What LeRoux is claiming is that it is his opinion that a majority of the limited partners can vote for a reorganization at any time. Sullivan and JRY Corp., the other two general partners with LeRoux, claim that the agreement clearly states that only the general partners have the power to make decisions. “The limited partners are just that,” said Sullivan, as they are in most tax-shelter limited partnerships. There are 30 limited partner shares, and since Kentucky coal magnate Rogers Badgett controls 12, LeRoux 2 and former club general counsel Al Curran - who resigned to avoid any seeming conflict of interest - 2, and they combined on this maneuver, they had the 16 votes they claim is necessary.

“The limiteds have become very concerned about the disarray in the general partnership,” said LeRoux. Asked if they thought that their interpretation would hold up in court, Goodman answered, “It’s the opinion of Mr. LeRoux’ attorney that it will.” Sullivan, Harrington and their attorneys from Bingham, Dana and Gould obviously disagree, and will head to court this morning to try to get this blocked. “The other two general partners and 14 limited partners (shares) do not agree, and some of them didn’t even know about this,” Sullivan claimed. The other 14 shares are owned by Harold Alfond, Thomas DiBenedetto, H.M. Stevens Inc., Dr. Arthur Pappas, Samuel Tamposi and Mrs. Jean Yawkey.

At one point yesterday, Sullivan addressed the club employees and told them that LeRoux’ position had not changed, and that he - Sullivan - was still in charge. LeRoux told them that that wasn’t true, that he - Buddy - was in charge.

And, for the night, the Boston Red Sox had two general managers who don’t speak to one another.

“I’m sitting here,” said Sullivan. “Nothing has been changed. It takes two general partnership votes to enact change.”

“I really don’t know what I’m doing,” said O’Connell. Asked if he had a desk, he answered, “I just hope that my car hasn’t been towed.” No one bothered to ask about the irony of LeRoux bringing back O’Connell after O’Connell helped lead the charge to try to keep LeRoux from getting control of the team in 1977. Or that Harrington was brought in by O’Connell and left when Sullivan and LeRoux took over.”I had to name a general manager to help the ballclub while the other problems are being resolved,” said LeRoux. “Probably we have the finest person right here in Boston in Dick O’Connell.”

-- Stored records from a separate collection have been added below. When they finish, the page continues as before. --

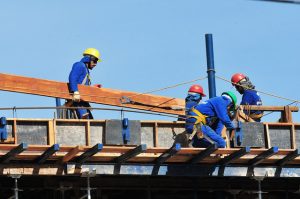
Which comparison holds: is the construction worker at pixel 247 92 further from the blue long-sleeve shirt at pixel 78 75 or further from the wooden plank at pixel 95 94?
the blue long-sleeve shirt at pixel 78 75

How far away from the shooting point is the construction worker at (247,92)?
85.0 feet

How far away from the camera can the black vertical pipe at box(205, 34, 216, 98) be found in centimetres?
2706

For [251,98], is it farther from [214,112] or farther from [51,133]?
[51,133]

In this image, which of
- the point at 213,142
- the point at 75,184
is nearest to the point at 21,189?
the point at 75,184

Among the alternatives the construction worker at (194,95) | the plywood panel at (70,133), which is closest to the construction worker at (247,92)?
the construction worker at (194,95)

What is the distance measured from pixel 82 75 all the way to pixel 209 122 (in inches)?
137

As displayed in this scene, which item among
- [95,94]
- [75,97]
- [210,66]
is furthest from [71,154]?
[210,66]

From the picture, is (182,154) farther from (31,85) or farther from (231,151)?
(31,85)

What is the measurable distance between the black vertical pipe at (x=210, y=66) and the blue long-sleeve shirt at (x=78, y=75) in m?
3.58

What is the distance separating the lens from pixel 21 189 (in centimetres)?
2377

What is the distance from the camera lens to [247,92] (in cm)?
2639

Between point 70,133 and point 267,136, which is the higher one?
point 70,133

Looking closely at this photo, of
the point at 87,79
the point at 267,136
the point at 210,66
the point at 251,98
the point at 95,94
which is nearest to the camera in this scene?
the point at 95,94

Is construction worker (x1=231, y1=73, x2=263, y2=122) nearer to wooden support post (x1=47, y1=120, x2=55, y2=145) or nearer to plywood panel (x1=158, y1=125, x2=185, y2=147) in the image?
plywood panel (x1=158, y1=125, x2=185, y2=147)
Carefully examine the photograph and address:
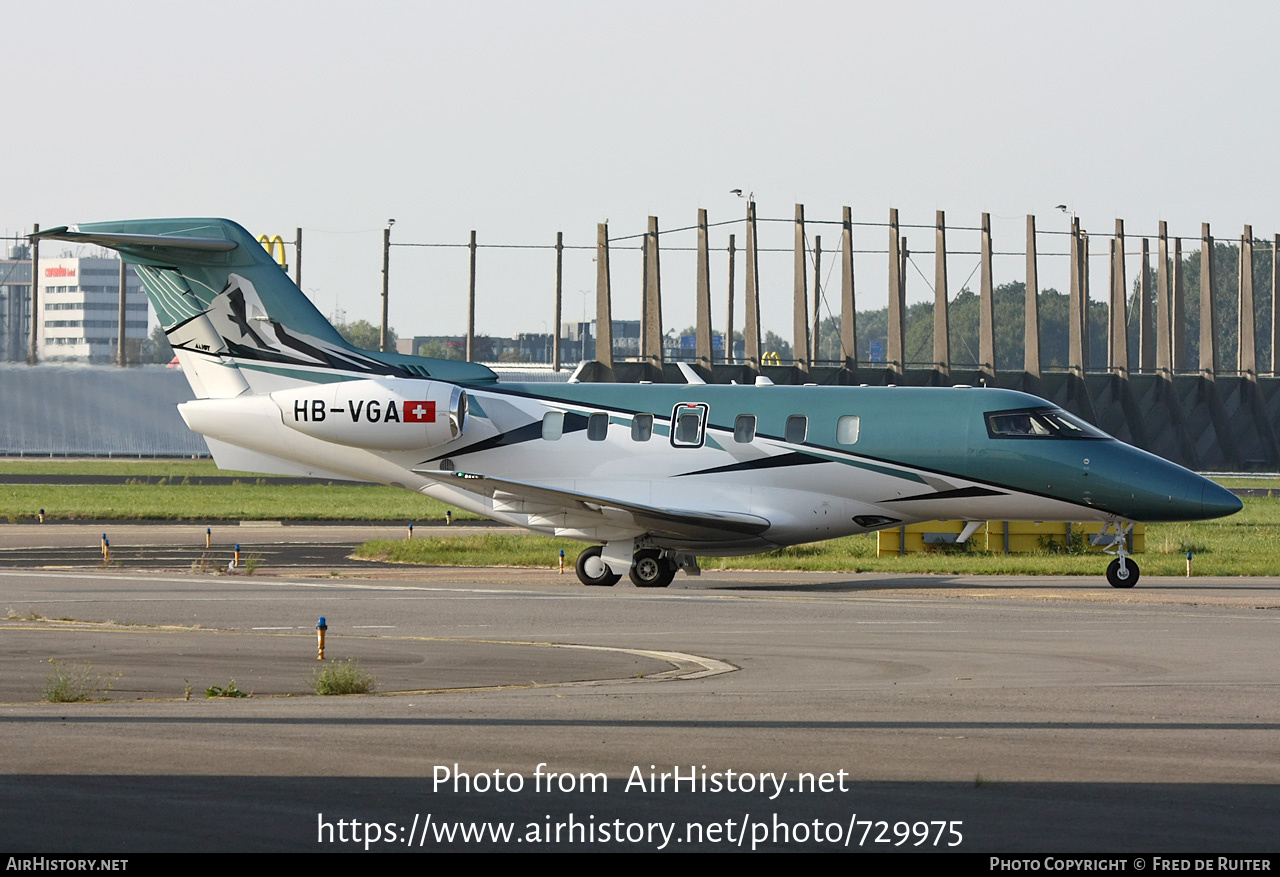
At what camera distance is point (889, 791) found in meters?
9.15

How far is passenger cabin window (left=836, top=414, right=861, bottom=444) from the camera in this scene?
85.0 ft

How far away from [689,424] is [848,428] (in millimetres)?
2708

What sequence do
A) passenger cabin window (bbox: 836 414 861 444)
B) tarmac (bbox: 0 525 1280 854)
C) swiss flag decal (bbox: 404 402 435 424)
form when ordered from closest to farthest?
tarmac (bbox: 0 525 1280 854) < passenger cabin window (bbox: 836 414 861 444) < swiss flag decal (bbox: 404 402 435 424)

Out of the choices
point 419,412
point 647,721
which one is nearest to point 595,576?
point 419,412

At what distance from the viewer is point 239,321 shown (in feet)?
91.4

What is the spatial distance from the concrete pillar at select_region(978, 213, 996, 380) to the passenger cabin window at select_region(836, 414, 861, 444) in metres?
39.5

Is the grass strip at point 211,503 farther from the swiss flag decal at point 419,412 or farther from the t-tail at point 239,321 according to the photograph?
the swiss flag decal at point 419,412

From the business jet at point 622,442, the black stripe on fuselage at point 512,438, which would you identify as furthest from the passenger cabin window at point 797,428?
the black stripe on fuselage at point 512,438

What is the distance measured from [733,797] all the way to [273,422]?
1972 centimetres

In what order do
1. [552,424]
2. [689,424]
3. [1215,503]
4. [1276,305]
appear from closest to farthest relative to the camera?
[1215,503] → [689,424] → [552,424] → [1276,305]

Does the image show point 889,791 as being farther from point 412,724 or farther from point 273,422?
point 273,422

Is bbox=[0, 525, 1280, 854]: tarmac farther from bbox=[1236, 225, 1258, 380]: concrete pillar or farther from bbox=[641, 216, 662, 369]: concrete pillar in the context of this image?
bbox=[1236, 225, 1258, 380]: concrete pillar

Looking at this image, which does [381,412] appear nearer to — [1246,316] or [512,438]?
[512,438]

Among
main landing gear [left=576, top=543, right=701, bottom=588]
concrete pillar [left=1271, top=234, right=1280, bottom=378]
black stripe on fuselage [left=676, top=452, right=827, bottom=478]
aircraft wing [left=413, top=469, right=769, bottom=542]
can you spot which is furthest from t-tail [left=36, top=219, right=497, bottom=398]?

Asked to explain Sullivan’s role in his setup, LeRoux said, “He and Mrs. Yawkey will continue as general partners. Their ownership status hasn’t changed.” LeRoux once again denied that he is trying to sell the club, although the other side claims that he is trying to grab control so he can get his $23 million from David Mugar. They claim that Ch. 4 and The Globe were called with the information before Sullivan and Mrs. Yawkey were informed.

But, then, the two sides are as bitter as characters from “The Autumn of the Patriarch.” And Sullivan and Harrington made it eminently clear that they resented all this on the night honoring Tony Conigliaro and the Boys of ‘67.

“It’s incredible that a matter like this comes up before such an important night,” said Harrington. He then admitted that they would be in court this morning seeking the restraining order. But, if they get the restraining order keeping Sullivan in his office and O’Connell in a parking space on Yawkey Way, what happens? “It could take a while,” Sullivan admitted. He didn’t say what would happen if he didn’t get the restraining order. Would he have to clear out his desk and go home? “We’ll get it,” replied Sullivan.

“We regret that the internal struggle - and we admit that there is an internal struggle - has become public, and appreciate that the ballclub itself has not been affected.”

The possibilities are endless. O’Connell and LeRoux could try to make a deal, and have Roger LaFrancois for Mark Bomback end up contested in court.

Anyway, last night the battle lines were drawn across the luxury boxes. Mrs. Yawkey sat in one. Next to hers, Sullivan watched with Harrington. Next to his, LeRoux sat with O’Connell.